GOAL – Write out every one of the entries below word for word, with nothing changed.

SUPPLIED RECORDS –

= = = = =

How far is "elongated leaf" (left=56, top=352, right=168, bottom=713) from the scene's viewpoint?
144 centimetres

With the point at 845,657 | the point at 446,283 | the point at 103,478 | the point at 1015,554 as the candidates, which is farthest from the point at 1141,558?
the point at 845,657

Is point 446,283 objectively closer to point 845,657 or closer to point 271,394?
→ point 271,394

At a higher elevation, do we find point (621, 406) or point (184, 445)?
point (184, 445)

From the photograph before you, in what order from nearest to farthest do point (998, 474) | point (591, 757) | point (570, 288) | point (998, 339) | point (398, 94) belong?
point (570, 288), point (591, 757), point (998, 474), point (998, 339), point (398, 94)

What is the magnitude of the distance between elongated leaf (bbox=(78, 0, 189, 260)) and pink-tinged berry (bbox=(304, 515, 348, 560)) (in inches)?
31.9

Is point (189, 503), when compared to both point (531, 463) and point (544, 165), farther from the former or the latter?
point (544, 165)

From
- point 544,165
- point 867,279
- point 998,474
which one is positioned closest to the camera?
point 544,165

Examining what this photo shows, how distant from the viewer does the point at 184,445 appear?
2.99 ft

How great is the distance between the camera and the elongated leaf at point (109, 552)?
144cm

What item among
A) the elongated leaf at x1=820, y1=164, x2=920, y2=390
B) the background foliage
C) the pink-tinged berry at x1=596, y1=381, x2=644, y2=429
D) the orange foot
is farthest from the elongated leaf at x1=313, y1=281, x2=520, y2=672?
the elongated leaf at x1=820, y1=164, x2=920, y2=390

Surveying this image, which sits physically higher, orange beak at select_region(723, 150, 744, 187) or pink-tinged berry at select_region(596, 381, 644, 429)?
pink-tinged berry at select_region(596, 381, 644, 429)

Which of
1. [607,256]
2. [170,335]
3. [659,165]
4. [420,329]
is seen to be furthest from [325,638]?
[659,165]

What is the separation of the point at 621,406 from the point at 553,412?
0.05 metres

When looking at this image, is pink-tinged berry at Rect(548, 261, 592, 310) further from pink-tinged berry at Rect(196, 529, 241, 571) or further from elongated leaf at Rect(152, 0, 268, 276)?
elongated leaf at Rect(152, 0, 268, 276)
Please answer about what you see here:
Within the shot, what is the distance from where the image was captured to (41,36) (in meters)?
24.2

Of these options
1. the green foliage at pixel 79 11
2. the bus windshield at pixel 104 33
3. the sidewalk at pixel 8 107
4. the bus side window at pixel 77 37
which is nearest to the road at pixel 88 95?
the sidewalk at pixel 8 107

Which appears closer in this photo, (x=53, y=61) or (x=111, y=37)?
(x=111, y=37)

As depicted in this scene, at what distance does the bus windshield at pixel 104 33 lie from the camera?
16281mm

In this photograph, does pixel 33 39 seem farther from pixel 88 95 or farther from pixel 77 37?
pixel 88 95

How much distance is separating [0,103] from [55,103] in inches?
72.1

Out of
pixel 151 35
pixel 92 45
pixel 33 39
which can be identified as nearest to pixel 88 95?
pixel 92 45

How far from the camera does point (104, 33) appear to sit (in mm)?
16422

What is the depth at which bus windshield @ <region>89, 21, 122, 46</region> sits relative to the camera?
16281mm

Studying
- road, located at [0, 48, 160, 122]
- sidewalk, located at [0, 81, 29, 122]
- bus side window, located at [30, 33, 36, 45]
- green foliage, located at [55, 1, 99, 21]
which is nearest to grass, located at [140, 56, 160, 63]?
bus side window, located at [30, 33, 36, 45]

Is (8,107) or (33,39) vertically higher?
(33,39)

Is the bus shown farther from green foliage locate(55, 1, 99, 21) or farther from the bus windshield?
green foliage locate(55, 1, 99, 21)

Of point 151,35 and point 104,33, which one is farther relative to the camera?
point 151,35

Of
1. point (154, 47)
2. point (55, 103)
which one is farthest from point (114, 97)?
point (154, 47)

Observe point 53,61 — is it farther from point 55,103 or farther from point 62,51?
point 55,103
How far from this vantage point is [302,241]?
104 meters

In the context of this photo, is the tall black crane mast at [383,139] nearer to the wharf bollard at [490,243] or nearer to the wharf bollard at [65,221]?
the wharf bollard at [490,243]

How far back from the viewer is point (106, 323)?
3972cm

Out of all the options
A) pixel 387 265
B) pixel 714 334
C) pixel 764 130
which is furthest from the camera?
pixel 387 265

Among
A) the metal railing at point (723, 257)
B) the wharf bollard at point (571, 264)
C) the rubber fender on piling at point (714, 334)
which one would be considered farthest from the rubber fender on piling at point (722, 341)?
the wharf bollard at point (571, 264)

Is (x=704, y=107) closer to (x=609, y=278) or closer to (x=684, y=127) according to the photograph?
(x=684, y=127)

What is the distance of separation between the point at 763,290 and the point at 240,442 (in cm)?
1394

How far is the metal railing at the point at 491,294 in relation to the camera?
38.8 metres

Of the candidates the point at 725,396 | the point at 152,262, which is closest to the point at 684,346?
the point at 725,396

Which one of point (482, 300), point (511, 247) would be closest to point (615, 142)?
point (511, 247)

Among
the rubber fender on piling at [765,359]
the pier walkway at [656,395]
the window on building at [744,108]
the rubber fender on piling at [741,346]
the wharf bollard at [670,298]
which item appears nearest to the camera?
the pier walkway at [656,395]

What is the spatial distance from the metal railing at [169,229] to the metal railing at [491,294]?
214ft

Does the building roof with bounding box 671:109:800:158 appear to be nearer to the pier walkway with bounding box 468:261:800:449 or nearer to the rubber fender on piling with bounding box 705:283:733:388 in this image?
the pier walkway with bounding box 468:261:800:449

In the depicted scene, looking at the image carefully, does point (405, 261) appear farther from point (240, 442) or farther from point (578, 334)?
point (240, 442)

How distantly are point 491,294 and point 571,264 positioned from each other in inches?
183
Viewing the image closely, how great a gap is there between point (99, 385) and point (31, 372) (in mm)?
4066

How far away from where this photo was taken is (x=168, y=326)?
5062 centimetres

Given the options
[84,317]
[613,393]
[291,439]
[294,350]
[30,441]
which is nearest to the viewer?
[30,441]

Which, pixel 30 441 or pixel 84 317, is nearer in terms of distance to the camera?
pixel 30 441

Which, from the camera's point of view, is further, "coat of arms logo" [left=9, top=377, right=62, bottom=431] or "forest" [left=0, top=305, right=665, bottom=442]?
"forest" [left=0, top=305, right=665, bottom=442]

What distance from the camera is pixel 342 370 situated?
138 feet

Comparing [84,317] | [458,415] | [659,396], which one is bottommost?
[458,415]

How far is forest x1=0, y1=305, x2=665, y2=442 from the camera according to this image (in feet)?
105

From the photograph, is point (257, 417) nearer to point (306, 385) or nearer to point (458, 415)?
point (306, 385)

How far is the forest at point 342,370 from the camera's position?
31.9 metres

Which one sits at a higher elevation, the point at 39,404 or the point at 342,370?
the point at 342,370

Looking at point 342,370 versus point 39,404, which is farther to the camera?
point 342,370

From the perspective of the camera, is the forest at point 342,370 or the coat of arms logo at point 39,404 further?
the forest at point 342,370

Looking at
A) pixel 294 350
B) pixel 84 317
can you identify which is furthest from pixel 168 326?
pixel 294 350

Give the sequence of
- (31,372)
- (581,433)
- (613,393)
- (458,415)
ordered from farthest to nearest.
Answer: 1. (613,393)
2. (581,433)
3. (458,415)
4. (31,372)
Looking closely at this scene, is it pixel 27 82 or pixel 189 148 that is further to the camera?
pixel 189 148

= = = = =

REPLY TO THE TASK –
How far is "elongated leaf" (left=56, top=352, right=168, bottom=713) from the scene's viewpoint?
144 centimetres

With the point at 845,657 | the point at 446,283 | the point at 103,478 | the point at 1015,554 as the candidates, which is farthest from the point at 1141,558?
the point at 845,657

Is point 446,283 objectively closer to point 845,657 or closer to point 271,394?
→ point 271,394

At a higher elevation, do we find point (621, 406) or point (184, 445)?
point (184, 445)

From the photograph before you, in what order from nearest to farthest do point (998, 474) | point (591, 757) | point (570, 288) | point (998, 339) | point (398, 94) belong?
point (570, 288), point (591, 757), point (998, 474), point (998, 339), point (398, 94)

What is the magnitude of the distance between elongated leaf (bbox=(78, 0, 189, 260)) and pink-tinged berry (bbox=(304, 515, 348, 560)) (in inches)?
31.9

Is point (189, 503), when compared to both point (531, 463) and point (544, 165), farther from the former or the latter?
point (544, 165)

From
- point 544,165
- point 867,279
- point 998,474
which one is positioned closest to the camera?
point 544,165

Examining what this photo shows, how distant from the viewer does the point at 184,445 appear?
2.99 ft

How great is the distance between the camera and the elongated leaf at point (109, 552)?
144cm

What item among
A) the elongated leaf at x1=820, y1=164, x2=920, y2=390
B) the background foliage
C) the pink-tinged berry at x1=596, y1=381, x2=644, y2=429
D) the orange foot
is farthest from the elongated leaf at x1=313, y1=281, x2=520, y2=672?
the elongated leaf at x1=820, y1=164, x2=920, y2=390

Surveying this image, which sits physically higher, orange beak at select_region(723, 150, 744, 187) or pink-tinged berry at select_region(596, 381, 644, 429)?
pink-tinged berry at select_region(596, 381, 644, 429)

Which of
1. [607,256]
2. [170,335]
3. [659,165]
4. [420,329]
is seen to be furthest from [325,638]?
[659,165]

What is the separation of the point at 621,406 from the point at 553,412?
0.05 metres

When looking at this image, is pink-tinged berry at Rect(548, 261, 592, 310) further from pink-tinged berry at Rect(196, 529, 241, 571) or further from elongated leaf at Rect(152, 0, 268, 276)?
elongated leaf at Rect(152, 0, 268, 276)
Please answer about what you see here:
Within the shot, what is the distance from where the image was captured to (41,36) (in meters)?
24.2

Of these options
1. the green foliage at pixel 79 11
2. the bus windshield at pixel 104 33
3. the sidewalk at pixel 8 107
4. the bus side window at pixel 77 37
which is nearest to the road at pixel 88 95?
the sidewalk at pixel 8 107

Which appears closer in this photo, (x=53, y=61) or (x=111, y=37)?
(x=111, y=37)

As depicted in this scene, at what distance does the bus windshield at pixel 104 33 lie from the camera?
16281mm

In this photograph, does pixel 33 39 seem farther from pixel 88 95 or farther from pixel 77 37?
pixel 88 95

How much distance is separating [0,103] from [55,103] in inches?
72.1

Out of
pixel 151 35
pixel 92 45
pixel 33 39
which can be identified as nearest to pixel 88 95?
pixel 92 45

How far from the camera does point (104, 33) appear to sit (in mm)?
16422

What is the depth at which bus windshield @ <region>89, 21, 122, 46</region> sits relative to the camera?
16281mm

Studying
- road, located at [0, 48, 160, 122]
- sidewalk, located at [0, 81, 29, 122]
- bus side window, located at [30, 33, 36, 45]
- green foliage, located at [55, 1, 99, 21]
which is nearest to grass, located at [140, 56, 160, 63]?
bus side window, located at [30, 33, 36, 45]

Is (8,107) or (33,39) vertically higher?
(33,39)

Is the bus shown farther from green foliage locate(55, 1, 99, 21) or farther from the bus windshield?
green foliage locate(55, 1, 99, 21)

Of point 151,35 and point 104,33, which one is farther relative to the camera?
point 151,35

Of
1. point (154, 47)
2. point (55, 103)
which one is farthest from point (114, 97)?
point (154, 47)

Observe point 53,61 — is it farther from point 55,103 or farther from point 62,51?
point 55,103
How far from this vantage point is [302,241]?
104 meters

In the context of this photo, is the tall black crane mast at [383,139] nearer to the wharf bollard at [490,243] or nearer to the wharf bollard at [65,221]?
the wharf bollard at [490,243]

How far back from the viewer is point (106, 323)?
3972cm

Out of all the options
A) pixel 387 265
B) pixel 714 334
C) pixel 764 130
which is furthest from the camera?
pixel 387 265

Among
A) the metal railing at point (723, 257)
B) the wharf bollard at point (571, 264)
C) the rubber fender on piling at point (714, 334)
which one would be considered farthest from the rubber fender on piling at point (722, 341)?
the wharf bollard at point (571, 264)

Is (x=704, y=107) closer to (x=609, y=278) or closer to (x=684, y=127) according to the photograph?
(x=684, y=127)

What is the distance of separation between the point at 763,290 and the point at 240,442 (in cm)?
1394

How far is the metal railing at the point at 491,294 in relation to the camera?
38.8 metres

Of the candidates the point at 725,396 | the point at 152,262, which is closest to the point at 684,346?
the point at 725,396

Which one of point (482, 300), point (511, 247) would be closest to point (615, 142)?
point (511, 247)

Among
the rubber fender on piling at [765,359]
the pier walkway at [656,395]
the window on building at [744,108]
the rubber fender on piling at [741,346]
the wharf bollard at [670,298]
which item appears nearest to the camera?
the pier walkway at [656,395]

What is the spatial distance from the metal railing at [169,229] to the metal railing at [491,294]?
214ft

Does the building roof with bounding box 671:109:800:158 appear to be nearer to the pier walkway with bounding box 468:261:800:449 or nearer to the rubber fender on piling with bounding box 705:283:733:388 in this image?
the pier walkway with bounding box 468:261:800:449

In the depicted scene, looking at the image carefully, does point (405, 261) appear farther from point (240, 442) or farther from point (578, 334)?
point (240, 442)

How distantly are point 491,294 and point 571,264 positioned from each other in inches?
183
Viewing the image closely, how great a gap is there between point (99, 385) and point (31, 372) (in mm)?
4066

How far away from where this photo was taken is (x=168, y=326)?
5062 centimetres

Given the options
[84,317]
[613,393]
[291,439]
[294,350]
[30,441]
which is nearest to the viewer?
[30,441]

Which, pixel 30 441 or pixel 84 317, is nearer in terms of distance to the camera?
pixel 30 441

Which, from the camera's point of view, is further, "coat of arms logo" [left=9, top=377, right=62, bottom=431] or "forest" [left=0, top=305, right=665, bottom=442]?
"forest" [left=0, top=305, right=665, bottom=442]

What distance from the camera is pixel 342 370 situated?
138 feet

Comparing [84,317] | [458,415] | [659,396], which one is bottommost?
[458,415]

How far is forest x1=0, y1=305, x2=665, y2=442 from the camera according to this image (in feet)?
105

From the photograph, is point (257, 417) nearer to point (306, 385) or nearer to point (458, 415)?
point (306, 385)

How far is the forest at point 342,370 from the camera's position?
31.9 metres

Which one sits at a higher elevation, the point at 39,404 or the point at 342,370?
the point at 342,370

Looking at point 342,370 versus point 39,404, which is farther to the camera?
point 342,370

From the perspective of the camera, is the forest at point 342,370 or the coat of arms logo at point 39,404 further?
the forest at point 342,370

Looking at
A) pixel 294 350
B) pixel 84 317
can you identify which is furthest from pixel 168 326?
pixel 294 350

Give the sequence of
- (31,372)
- (581,433)
- (613,393)
- (458,415)
ordered from farthest to nearest.
Answer: 1. (613,393)
2. (581,433)
3. (458,415)
4. (31,372)
Looking closely at this scene, is it pixel 27 82 or pixel 189 148 that is further to the camera?
pixel 189 148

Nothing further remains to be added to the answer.